In recent times, data has become the most valuable asset, predominantly after the widespread adoption of cloud computing, data modernization and next-gen technologies like artificial intelligence (AI), machine learning (ML), and others. This technological evolution drove efficiency, scalability, and flexibility for enterprises all over the globe. However, this transformation gave rise to new complexities related to data security management.
Data breach, leakage, loss, or corruption can lead any enterprise to a standstill, face financial loss, and legal consequences for neglecting adherence to regulations and compliance related to data security and management.
Data security management is crucial for enterprises with the emergence of new technologies, threats, and regulatory reforms. The massive growth of data volumes, multiple data sources, and diverse data formats has led to consequent challenges in data security management. For the data management services provider, it is not a simple task that can be resolved with a single tool or solution, and it involves multiple aspects that are challenging and complex. According to a report, in 2023 there were around 6.06 billion malware attacks globally, alarming rising need to protect data with more cautions and innovative approach. The data management companies face certain challenges that can be addressed using advanced technologies and strategic approaches.
7 Biggest Challenges Enterprises Face With Data Security Management
1. Hybrid-Cloud for Data Storage
Challenge: The variations in tools and configurations between cloud providers can make it challenging to maintain the consistency of security policies across hybrid platforms. Having an inconsistency in the security policy owing to different cloud platforms can make data vulnerable.
Additionally, different cloud providers could have different data security policies, making data security management complex and vulnerable. Complex interconnected networks and siloed data make businesses unable to extract actionable insights.
Solution: Implementing a Cloud Security Posture Management (CSPM) solution integrated with infrastructure-as-code (IaC) templates and policy-as-code frameworks like Open Policy Agent (OPA) can help solve such challenges and make data security more consistent. Deploying a unified data classification and encryption strategy with cloud-agnostic key management systems can help enterprises manage data security consistently.

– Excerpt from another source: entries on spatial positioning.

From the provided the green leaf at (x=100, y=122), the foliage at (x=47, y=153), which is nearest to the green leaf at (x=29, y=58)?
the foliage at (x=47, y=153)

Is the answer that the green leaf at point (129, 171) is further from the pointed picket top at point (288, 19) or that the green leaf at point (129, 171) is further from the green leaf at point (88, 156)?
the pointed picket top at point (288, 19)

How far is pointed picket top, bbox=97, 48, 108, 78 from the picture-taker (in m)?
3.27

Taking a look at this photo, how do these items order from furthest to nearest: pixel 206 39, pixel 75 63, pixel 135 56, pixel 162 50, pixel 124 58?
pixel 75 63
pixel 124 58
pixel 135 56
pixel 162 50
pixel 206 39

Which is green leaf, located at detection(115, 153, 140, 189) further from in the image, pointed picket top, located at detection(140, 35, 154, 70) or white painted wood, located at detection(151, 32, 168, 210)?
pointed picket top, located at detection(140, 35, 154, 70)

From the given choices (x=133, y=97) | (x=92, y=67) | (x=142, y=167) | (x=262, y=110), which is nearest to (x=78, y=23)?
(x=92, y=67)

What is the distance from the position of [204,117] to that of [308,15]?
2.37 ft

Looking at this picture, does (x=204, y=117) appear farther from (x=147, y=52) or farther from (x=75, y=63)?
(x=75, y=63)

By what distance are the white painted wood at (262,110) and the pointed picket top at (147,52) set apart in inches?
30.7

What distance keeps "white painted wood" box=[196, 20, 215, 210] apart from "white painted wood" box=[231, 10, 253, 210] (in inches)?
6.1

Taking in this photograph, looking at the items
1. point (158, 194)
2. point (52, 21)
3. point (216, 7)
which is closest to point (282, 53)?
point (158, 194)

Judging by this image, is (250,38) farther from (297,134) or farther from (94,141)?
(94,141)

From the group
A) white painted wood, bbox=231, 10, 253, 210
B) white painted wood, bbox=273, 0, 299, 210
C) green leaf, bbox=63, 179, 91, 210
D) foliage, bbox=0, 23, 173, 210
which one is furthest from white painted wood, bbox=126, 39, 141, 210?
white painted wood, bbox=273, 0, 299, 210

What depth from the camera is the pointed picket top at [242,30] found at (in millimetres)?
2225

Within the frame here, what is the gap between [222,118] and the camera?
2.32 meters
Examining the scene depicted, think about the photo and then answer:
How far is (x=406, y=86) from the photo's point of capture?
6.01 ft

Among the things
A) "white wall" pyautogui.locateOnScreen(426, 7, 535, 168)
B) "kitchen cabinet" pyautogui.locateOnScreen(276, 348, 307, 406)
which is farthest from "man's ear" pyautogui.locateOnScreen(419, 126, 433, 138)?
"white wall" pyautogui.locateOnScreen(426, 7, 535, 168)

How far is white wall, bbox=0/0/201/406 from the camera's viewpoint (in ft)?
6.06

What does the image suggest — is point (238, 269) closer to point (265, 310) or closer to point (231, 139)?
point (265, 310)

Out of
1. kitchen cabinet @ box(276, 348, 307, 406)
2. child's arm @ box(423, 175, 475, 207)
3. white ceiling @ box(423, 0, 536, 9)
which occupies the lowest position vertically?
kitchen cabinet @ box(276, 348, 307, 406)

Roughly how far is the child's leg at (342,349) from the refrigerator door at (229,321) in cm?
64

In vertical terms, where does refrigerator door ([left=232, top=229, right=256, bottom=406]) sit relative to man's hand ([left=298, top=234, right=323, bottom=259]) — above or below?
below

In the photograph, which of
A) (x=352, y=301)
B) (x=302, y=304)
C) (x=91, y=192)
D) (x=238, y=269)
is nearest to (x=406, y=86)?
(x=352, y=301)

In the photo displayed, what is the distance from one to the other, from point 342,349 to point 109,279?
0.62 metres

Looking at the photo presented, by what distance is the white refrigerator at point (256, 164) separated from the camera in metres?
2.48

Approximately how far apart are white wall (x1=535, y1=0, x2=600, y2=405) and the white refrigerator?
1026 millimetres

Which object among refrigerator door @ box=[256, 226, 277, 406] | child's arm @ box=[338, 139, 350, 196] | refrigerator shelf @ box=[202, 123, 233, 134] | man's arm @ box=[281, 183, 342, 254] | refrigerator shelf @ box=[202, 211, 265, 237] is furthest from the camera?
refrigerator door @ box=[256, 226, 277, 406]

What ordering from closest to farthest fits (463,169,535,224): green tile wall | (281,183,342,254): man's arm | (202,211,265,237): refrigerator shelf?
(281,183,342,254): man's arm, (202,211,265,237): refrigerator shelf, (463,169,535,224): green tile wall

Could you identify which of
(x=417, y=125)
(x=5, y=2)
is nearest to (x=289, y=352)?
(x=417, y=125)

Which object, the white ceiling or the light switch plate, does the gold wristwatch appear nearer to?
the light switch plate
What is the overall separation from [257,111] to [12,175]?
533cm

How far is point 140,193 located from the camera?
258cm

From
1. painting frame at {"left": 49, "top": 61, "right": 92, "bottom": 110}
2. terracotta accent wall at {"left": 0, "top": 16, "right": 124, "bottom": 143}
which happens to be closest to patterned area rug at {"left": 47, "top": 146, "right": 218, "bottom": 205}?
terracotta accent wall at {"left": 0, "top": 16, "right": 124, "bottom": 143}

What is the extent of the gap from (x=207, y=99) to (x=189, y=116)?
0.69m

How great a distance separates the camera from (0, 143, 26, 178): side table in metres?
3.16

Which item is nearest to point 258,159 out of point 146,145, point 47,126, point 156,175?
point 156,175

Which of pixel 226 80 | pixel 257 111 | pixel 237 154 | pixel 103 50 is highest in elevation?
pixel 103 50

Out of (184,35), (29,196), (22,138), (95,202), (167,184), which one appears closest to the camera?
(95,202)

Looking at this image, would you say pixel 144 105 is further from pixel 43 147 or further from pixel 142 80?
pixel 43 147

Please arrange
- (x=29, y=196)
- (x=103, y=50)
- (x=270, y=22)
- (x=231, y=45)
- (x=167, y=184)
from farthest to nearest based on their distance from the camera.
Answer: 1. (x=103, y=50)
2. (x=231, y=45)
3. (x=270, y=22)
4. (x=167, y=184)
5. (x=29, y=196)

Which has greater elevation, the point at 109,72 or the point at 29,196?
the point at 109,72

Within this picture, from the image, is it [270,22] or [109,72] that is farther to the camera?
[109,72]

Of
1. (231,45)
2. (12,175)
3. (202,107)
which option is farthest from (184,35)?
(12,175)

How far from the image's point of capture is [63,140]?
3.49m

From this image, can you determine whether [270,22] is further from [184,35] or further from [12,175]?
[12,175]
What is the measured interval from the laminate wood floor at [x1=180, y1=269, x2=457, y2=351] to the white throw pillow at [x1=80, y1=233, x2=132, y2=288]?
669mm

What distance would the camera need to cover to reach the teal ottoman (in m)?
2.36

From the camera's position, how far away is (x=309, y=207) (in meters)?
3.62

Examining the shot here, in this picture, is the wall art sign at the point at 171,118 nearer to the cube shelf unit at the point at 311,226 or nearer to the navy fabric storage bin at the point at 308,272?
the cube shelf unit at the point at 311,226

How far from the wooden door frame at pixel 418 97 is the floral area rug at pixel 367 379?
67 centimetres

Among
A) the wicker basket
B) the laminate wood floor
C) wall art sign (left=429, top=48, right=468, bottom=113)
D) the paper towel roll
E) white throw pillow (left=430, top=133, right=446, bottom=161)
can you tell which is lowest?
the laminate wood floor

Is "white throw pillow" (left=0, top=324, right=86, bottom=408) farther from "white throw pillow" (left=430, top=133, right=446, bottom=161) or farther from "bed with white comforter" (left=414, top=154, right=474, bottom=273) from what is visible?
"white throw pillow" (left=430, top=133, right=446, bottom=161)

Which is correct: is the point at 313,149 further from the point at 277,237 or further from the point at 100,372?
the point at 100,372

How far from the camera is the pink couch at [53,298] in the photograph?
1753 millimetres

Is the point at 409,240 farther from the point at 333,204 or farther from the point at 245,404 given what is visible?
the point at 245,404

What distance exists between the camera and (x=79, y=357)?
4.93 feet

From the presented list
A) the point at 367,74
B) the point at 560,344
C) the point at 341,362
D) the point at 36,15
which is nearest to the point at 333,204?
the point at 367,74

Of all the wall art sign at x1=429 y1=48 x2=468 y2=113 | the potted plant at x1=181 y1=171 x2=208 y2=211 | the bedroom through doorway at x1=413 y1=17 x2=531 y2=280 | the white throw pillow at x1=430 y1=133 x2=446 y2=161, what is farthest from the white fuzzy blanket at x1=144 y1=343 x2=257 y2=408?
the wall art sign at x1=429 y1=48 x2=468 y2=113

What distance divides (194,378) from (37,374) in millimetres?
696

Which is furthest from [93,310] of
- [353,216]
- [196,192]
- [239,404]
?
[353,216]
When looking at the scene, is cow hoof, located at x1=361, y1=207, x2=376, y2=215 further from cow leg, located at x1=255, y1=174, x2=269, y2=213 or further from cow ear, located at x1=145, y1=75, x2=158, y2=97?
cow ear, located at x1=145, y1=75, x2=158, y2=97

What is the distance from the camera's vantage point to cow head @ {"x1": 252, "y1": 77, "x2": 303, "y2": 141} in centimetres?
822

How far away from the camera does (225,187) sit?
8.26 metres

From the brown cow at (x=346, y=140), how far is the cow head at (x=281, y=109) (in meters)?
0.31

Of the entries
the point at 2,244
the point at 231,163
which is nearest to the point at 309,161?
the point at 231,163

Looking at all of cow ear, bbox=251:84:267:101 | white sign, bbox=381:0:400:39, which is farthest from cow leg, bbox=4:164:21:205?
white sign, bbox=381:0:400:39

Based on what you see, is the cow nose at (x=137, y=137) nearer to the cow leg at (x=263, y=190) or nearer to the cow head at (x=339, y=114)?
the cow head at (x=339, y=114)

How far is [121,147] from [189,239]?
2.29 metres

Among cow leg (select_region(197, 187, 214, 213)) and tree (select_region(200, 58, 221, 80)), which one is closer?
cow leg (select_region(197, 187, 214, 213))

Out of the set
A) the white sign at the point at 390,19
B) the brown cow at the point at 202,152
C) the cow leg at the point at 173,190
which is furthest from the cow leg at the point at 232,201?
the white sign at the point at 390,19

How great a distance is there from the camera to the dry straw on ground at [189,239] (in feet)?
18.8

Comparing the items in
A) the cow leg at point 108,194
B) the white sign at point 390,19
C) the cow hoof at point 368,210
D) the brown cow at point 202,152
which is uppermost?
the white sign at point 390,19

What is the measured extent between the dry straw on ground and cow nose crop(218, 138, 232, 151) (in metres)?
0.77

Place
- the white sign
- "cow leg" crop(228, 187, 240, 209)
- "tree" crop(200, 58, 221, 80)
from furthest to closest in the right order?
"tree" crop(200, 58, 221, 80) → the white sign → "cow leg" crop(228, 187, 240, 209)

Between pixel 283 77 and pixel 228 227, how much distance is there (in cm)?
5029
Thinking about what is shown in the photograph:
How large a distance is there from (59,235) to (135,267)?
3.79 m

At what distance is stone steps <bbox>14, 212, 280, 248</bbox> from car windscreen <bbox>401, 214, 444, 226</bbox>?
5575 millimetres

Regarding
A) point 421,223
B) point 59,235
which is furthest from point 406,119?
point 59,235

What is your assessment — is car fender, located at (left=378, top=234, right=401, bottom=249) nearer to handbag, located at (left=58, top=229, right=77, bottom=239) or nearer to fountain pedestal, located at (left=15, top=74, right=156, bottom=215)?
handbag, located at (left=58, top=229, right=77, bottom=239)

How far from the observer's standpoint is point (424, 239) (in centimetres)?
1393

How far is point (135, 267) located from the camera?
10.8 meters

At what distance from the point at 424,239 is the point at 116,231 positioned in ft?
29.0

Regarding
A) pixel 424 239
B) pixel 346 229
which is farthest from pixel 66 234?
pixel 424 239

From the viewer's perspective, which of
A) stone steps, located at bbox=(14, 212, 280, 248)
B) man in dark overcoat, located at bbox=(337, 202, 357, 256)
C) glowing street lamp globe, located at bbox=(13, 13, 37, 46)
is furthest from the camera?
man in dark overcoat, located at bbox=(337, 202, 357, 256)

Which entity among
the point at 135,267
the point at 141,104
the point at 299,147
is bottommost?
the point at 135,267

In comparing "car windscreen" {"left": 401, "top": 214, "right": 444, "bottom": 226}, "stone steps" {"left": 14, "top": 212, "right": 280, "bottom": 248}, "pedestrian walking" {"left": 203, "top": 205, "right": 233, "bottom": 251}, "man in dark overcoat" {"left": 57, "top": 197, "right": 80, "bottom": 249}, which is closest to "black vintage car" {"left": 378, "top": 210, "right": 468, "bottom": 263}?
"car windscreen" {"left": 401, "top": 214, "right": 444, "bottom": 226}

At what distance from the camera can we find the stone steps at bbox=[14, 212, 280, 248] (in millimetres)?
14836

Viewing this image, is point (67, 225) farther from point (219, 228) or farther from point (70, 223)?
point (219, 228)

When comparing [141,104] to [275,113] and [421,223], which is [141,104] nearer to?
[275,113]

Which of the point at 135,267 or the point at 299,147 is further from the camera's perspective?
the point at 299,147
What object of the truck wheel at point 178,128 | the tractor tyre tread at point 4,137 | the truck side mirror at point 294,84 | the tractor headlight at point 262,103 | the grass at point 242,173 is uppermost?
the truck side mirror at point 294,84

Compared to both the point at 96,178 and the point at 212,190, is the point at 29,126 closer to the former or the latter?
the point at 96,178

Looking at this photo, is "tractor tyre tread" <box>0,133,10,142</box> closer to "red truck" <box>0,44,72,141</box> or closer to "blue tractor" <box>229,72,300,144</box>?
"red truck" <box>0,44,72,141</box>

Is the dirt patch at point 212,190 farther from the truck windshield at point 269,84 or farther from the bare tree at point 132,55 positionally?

2. Lack of Data Visibility and Lineage Tracking
Challenge: Inadequate data visibility and lack of lineage tracking make data security management weak and compromised. With a multi-cloud hybrid environment, it becomes challenging to have complete visibility of resources and configurations as data is stored across different networks. Without having precise knowledge about where the data is stored and how it’s utilized, it becomes challenging for enterprises to protect it. With no data lineage tracking, it becomes challenging and difficult to identify, assess, and mitigate data security risks. Data lineage is crucial because it helps track the origin, movement, and transformation of data, which is helpful during incidents of any data breach.
Solution: Adopting a Data Governance and Observability framework powered by metadata-driven data catalogs, automated data discovery tools, and end-to-end lineage tracking systems can help solve the challenge of poor data visibility and lineage tracking tools. By integrating these tools with multi-cloud architecture using APIs and connectors, leveraging data management companies’ capabilities.
3. Insider Threats
Challenge: Insider threat incidents are increasing with the rise of remote and hybrid work, making it difficult to monitor user activity cautiously. Hybrid cloud environments can have both on-premises and cloud resources, which makes data security management more difficult. Generally, it comprises multiple users, devices, and third-party vendors that access different resources, making it prone to insider threats. Additionally, during data movement in a multi-cloud environment, it becomes easier to access or extract the data.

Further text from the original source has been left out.